The slightest frown gathered and passed from her brother’s sun-bronzed forehead, but he made no comment.
“Mr. Neergard is a guest, too,” she observed.
“What?” exclaimed Selwyn, in disgust.
“Yes; he came ashore with the Fanes.”
Selwyn flushed a little but went on cutting the pages of the magazine. When he had finished he flattened the pages between both covers, and said, without raising his eyes:
“I’m sorry that crowd is to be in evidence.”
“They always are and always will be,” smiled his sister.
He looked up at her: “Do you mean that anybody else is a guest at Brookminster?”
“Yes, Phil.”
“Alixe?”
“Yes.”
He looked down at the book on his knees and began to furrow the pages absently.
“Phil,” she said, “have you heard anything this summer—lately—about the Ruthvens?”
“No.”
“Nothing at all?”
“Not a word.”
“You knew they were at Newport as usual.”
“I took it for granted.”
“And you have heard no rumours?—no gossip concerning them? Nothing about a yacht?”
“Where was I to hear it? What gossip? What yacht?”
His sister said very seriously: “Alixe has been very careless.”
“Everybody is. What of it?”
“It is understood that she and Jack Ruthven have separated.”
He looked up quickly: “Who told you that?”
“A woman wrote me from Newport. . . . And Alixe is here and Jack Ruthven is in New York.
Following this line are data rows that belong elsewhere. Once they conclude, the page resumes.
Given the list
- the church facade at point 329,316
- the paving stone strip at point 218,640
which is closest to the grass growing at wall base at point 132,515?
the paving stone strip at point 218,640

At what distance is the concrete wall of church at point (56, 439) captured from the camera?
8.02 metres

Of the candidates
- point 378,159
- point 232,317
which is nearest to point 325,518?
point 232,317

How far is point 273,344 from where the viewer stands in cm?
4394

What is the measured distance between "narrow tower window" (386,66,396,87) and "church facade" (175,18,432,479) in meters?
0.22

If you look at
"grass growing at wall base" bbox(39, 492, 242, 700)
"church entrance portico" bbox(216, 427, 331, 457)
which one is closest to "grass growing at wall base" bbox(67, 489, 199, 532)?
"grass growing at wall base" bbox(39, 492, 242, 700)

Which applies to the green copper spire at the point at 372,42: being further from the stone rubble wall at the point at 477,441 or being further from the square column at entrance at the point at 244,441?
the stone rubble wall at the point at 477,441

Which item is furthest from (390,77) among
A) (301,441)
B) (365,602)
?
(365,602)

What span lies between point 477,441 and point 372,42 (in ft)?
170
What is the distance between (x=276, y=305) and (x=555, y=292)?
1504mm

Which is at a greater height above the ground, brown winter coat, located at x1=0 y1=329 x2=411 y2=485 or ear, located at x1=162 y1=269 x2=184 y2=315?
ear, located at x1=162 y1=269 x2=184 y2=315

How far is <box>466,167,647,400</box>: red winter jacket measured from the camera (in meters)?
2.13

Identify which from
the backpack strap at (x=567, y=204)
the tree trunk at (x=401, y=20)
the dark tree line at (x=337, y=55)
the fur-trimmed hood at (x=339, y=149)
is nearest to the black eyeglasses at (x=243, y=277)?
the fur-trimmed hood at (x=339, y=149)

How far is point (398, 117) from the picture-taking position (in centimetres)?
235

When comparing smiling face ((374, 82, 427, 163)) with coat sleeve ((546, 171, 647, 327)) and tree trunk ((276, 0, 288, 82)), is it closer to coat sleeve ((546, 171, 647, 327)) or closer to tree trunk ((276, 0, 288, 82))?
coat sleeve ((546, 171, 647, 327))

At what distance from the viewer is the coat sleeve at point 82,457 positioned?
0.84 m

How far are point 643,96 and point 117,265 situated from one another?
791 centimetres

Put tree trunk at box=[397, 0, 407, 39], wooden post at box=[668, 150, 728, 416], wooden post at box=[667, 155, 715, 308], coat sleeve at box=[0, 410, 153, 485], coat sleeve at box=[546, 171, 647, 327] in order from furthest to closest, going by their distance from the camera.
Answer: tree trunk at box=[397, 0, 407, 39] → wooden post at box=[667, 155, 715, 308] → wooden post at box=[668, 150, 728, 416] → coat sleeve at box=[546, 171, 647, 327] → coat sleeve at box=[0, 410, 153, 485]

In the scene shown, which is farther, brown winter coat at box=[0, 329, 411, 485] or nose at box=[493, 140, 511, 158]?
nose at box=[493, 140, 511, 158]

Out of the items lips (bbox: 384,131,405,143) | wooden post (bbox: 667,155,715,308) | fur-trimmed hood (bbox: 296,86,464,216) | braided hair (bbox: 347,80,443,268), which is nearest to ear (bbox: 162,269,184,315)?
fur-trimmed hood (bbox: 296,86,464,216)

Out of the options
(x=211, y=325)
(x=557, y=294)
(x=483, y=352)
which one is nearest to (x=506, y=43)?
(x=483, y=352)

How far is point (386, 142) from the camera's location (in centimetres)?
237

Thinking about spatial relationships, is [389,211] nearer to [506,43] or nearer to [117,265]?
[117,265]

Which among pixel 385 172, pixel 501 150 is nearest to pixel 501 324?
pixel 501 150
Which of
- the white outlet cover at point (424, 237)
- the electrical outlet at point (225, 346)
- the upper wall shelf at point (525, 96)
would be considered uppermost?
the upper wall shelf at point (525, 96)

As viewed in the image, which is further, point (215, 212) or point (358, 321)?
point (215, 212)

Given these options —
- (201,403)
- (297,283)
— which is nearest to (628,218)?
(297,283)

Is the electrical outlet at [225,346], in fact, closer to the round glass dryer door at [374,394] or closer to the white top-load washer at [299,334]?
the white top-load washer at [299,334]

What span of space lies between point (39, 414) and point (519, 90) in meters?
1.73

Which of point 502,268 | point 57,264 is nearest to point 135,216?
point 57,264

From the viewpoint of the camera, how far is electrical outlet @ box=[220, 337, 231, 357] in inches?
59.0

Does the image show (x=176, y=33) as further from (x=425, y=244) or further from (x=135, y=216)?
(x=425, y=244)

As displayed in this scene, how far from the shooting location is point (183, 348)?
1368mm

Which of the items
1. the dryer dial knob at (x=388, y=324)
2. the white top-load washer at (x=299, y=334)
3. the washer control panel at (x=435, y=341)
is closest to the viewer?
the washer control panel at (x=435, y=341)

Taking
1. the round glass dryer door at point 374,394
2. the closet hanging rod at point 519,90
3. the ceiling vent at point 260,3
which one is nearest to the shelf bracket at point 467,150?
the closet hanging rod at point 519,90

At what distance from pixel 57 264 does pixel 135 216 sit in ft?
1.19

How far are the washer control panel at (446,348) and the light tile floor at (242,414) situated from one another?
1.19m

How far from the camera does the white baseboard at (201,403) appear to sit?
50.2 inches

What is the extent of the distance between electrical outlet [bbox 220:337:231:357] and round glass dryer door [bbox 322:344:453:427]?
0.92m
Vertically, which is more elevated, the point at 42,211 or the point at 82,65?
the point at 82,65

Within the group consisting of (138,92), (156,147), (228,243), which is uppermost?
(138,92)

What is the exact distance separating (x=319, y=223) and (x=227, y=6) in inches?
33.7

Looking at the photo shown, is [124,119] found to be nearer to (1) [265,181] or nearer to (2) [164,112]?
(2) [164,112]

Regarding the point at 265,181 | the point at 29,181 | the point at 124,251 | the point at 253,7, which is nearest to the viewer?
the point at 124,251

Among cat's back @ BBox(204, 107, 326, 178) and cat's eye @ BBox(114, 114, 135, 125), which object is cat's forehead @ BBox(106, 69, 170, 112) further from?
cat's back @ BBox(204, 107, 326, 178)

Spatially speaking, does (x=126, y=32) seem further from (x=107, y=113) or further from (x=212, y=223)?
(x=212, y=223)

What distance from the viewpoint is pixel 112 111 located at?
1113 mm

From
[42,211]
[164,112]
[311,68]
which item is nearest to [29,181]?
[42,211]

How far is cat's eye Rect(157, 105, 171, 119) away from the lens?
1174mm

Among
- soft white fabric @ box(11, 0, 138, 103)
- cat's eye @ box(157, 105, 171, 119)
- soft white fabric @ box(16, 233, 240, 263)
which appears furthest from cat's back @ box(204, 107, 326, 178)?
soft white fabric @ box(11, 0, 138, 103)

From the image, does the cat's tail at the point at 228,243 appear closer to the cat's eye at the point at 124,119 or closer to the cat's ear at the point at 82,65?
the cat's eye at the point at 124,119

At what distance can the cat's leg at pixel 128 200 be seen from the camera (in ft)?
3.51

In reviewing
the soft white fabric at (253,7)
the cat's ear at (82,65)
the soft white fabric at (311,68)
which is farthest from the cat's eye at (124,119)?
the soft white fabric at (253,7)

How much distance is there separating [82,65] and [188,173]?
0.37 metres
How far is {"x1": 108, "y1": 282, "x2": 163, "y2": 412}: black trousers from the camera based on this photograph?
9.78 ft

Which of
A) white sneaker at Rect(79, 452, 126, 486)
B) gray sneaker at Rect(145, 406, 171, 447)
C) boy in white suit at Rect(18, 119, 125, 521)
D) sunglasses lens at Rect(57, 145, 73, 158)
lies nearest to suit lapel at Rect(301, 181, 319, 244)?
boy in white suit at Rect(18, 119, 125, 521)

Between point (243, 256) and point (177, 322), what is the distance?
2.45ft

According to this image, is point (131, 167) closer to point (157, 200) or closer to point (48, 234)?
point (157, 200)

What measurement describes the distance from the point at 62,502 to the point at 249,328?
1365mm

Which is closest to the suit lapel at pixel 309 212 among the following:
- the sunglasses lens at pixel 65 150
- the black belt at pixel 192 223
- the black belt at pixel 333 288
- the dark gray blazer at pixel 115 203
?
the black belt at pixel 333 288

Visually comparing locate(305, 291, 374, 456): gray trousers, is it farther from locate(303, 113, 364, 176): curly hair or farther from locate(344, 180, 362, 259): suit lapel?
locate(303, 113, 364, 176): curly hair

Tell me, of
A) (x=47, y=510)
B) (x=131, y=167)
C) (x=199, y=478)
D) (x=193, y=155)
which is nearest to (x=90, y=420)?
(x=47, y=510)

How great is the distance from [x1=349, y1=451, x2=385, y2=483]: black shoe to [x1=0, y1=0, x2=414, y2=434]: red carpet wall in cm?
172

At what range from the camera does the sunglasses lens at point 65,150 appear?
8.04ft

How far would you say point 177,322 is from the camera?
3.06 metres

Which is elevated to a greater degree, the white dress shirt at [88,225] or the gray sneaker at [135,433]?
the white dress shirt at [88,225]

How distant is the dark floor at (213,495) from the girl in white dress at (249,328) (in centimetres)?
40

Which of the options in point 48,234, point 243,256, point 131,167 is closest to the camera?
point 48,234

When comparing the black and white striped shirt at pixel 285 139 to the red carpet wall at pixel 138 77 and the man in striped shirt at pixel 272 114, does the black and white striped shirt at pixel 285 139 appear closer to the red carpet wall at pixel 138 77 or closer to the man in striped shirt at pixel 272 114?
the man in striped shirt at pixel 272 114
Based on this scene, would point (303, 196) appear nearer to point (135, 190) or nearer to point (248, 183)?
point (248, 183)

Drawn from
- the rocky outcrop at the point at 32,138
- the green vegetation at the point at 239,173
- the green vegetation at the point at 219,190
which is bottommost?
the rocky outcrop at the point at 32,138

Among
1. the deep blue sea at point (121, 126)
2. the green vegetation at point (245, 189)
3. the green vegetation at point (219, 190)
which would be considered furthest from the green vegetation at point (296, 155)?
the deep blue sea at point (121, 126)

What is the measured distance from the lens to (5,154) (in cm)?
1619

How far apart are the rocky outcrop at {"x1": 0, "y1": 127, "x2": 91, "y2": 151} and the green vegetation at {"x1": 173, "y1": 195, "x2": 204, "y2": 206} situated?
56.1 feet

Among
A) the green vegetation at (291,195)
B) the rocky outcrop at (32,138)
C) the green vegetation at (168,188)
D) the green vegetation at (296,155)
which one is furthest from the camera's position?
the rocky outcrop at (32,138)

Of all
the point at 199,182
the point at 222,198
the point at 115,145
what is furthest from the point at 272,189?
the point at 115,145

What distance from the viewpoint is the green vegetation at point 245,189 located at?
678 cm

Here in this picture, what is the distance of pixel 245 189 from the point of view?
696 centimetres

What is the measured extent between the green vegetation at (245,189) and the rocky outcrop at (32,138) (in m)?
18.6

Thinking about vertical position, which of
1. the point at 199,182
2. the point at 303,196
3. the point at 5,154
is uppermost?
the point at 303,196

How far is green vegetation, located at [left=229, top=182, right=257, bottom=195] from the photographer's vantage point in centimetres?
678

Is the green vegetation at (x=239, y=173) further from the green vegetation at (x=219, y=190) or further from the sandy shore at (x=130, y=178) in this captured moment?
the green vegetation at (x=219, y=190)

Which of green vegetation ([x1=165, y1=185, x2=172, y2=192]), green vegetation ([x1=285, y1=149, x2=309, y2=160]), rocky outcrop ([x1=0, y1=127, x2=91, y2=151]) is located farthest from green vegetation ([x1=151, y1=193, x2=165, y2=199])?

Several people have—I have heard about it from several sources. I’m afraid it’s true, Phil.”
They looked into each other’s troubled eyes; and he said: “If she has done this it is the worse of two evils she has chosen. To live with him was bad enough, but this is the limit.”
“I know it. She cannot afford to do such a thing again. . . . Phil, what is the matter with her? She simply cannot be sane and do such a thing—can she?”
“I don’t know,” he said.
“Well, I do. She is not sane. She has made herself horridly conspicuous among conspicuous people; she has been indiscreet to the outer edge of effrontery. Even that set won’t stand it always—especially as their men folk are quite crazy about her, and she leads a train of them about wherever she goes—the little fool!
“And now, if it’s true, that there’s to be a separation—what on earth will become of her? I ask you, Phil, for I don’t know. But men know what becomes eventually of women who slap the world across the face with over-ringed fingers.
“If—if there’s any talk about it—if there’s newspaper talk—if there’s a divorce—who will ask her to their houses? Who will condone this thing? Who will tolerate it, or her? Men—and men only—the odious sort that fawn on her now and follow her about half-sneeringly. They’ll tolerate it; but their wives won’t; and the kind of women who will receive and tolerate her are not included in my personal experience. What a fool she has been!—good heavens, what a fool!”